THE PLATE PLAN
Holidays are fast approaching and visions of weight gain dance in our heads. Starting to plan early may help avoid some of those unintended pounds that we gain because of all of that delicious holiday fare.
A new and simple approach to portion control may be just what we need this holiday season for pound control. It is called the Plate Plan.
Imagine a dinner plate. For lunch and dinner, divide the plate into quarters. One quarter should contain the protein serving such as meat or fish. One quarter of the plate should contain bread or starchy foods or grains. And one half the plate should contain vegetables. You can add to this a small serving of fruit and a cup of skim milk.
The secret of the Plate Plan is portion size. Looking at your plate this way makes estimating portion sizes easy. By having to fit into one quarter of the plate, the average American serving of 8 to 10 ounces of meat is reduced to about 3-4 ounces.
Salad with low calorie dressing is unlimited. It probably will not fit on the main plate but that's OK. A salad plate fits into this plan.

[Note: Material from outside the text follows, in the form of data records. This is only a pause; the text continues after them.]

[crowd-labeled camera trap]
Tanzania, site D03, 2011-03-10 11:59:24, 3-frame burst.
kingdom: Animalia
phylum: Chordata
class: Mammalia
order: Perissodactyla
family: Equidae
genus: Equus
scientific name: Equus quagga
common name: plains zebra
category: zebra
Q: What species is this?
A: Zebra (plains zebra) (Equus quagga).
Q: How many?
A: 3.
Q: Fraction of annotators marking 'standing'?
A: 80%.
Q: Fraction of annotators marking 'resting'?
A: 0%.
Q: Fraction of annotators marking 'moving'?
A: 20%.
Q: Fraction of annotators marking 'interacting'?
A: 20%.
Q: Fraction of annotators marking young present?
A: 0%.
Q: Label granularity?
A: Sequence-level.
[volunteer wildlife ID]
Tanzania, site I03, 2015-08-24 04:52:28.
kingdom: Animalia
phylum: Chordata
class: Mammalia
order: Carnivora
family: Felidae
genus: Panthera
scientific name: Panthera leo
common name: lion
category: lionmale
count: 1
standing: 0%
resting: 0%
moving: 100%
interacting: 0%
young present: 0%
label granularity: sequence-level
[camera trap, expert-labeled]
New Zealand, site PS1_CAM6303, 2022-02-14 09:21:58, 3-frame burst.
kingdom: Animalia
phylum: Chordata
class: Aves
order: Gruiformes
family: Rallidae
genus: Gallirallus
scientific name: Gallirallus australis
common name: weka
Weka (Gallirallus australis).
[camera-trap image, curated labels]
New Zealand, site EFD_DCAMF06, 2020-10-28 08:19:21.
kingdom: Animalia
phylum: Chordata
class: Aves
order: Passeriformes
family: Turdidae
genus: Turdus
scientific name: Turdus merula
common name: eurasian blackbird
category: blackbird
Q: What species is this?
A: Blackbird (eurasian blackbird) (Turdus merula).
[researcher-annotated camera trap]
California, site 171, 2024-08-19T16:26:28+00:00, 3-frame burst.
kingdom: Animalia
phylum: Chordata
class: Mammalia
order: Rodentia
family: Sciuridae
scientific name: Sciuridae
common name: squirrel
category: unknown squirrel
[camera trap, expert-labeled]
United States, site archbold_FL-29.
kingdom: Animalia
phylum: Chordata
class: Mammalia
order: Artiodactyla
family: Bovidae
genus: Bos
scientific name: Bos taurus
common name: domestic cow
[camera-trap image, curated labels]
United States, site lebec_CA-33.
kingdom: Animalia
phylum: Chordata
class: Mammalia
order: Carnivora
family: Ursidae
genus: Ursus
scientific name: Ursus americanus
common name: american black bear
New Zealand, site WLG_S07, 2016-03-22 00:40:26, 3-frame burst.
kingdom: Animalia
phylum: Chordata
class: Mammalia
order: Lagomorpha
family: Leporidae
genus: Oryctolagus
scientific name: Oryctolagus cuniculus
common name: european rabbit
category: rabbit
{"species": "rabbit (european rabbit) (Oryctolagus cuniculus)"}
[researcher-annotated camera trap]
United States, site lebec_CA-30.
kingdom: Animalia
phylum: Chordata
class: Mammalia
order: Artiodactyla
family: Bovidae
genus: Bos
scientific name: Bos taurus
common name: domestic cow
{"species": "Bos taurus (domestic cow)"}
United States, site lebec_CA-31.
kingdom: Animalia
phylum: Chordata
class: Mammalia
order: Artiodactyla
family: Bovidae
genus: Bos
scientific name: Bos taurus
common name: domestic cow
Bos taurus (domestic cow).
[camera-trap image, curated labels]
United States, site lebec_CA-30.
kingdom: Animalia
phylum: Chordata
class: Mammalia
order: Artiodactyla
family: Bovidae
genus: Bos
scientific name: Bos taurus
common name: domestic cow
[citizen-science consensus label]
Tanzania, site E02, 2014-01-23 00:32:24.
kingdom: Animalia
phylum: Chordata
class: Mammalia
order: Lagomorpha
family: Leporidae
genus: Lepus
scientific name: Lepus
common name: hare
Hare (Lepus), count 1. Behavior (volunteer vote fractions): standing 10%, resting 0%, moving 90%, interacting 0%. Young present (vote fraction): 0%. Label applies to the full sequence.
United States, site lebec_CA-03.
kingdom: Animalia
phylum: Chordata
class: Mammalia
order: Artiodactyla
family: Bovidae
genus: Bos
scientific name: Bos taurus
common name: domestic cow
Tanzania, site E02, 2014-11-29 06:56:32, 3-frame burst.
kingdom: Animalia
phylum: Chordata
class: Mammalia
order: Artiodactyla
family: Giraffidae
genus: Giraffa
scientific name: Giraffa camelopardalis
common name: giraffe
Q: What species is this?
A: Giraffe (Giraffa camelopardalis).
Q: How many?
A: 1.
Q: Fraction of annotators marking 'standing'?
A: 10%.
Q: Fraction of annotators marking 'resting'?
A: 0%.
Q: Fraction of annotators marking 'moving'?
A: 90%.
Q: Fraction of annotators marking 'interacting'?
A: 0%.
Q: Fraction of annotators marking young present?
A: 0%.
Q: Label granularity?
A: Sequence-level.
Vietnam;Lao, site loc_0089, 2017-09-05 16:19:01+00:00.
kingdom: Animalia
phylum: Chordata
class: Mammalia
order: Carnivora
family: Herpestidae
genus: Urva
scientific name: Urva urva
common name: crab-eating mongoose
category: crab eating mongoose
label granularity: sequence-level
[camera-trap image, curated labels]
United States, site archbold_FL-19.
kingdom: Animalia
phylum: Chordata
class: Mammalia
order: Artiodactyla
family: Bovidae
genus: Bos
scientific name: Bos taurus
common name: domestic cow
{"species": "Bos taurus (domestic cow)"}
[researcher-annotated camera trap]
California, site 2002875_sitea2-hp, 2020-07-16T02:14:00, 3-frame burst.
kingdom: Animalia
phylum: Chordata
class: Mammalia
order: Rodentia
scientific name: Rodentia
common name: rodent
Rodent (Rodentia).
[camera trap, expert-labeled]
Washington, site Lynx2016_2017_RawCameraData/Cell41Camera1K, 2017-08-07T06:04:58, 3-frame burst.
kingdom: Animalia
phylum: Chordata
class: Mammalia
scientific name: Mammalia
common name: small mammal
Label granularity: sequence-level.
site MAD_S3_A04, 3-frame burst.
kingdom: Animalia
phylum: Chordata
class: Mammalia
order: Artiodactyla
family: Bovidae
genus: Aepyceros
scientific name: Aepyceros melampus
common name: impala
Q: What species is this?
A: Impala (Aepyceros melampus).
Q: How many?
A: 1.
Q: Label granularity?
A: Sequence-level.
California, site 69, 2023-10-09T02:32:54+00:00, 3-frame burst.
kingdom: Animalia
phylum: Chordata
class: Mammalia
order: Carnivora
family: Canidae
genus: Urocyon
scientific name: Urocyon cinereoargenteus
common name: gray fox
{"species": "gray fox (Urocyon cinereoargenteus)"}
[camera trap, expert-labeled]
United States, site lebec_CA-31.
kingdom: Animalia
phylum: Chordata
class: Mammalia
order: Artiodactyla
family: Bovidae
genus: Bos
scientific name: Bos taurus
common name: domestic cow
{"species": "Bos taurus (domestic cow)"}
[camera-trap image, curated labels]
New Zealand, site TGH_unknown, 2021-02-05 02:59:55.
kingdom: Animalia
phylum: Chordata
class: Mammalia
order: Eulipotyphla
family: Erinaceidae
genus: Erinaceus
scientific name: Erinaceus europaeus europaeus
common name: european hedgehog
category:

In recent years the average number; of calories consumed each day has gone from about 1850 to 2000. 150 calories a day can add up to a gain of 15 pounds in one year. This may account for the fact that over half of Americans are overweight and about 20 to 25% are obese.
Instead of trying yet another diet, the easy Plate Plan may be the answer to helping you control weight gain and even assist in shedding a few pounds.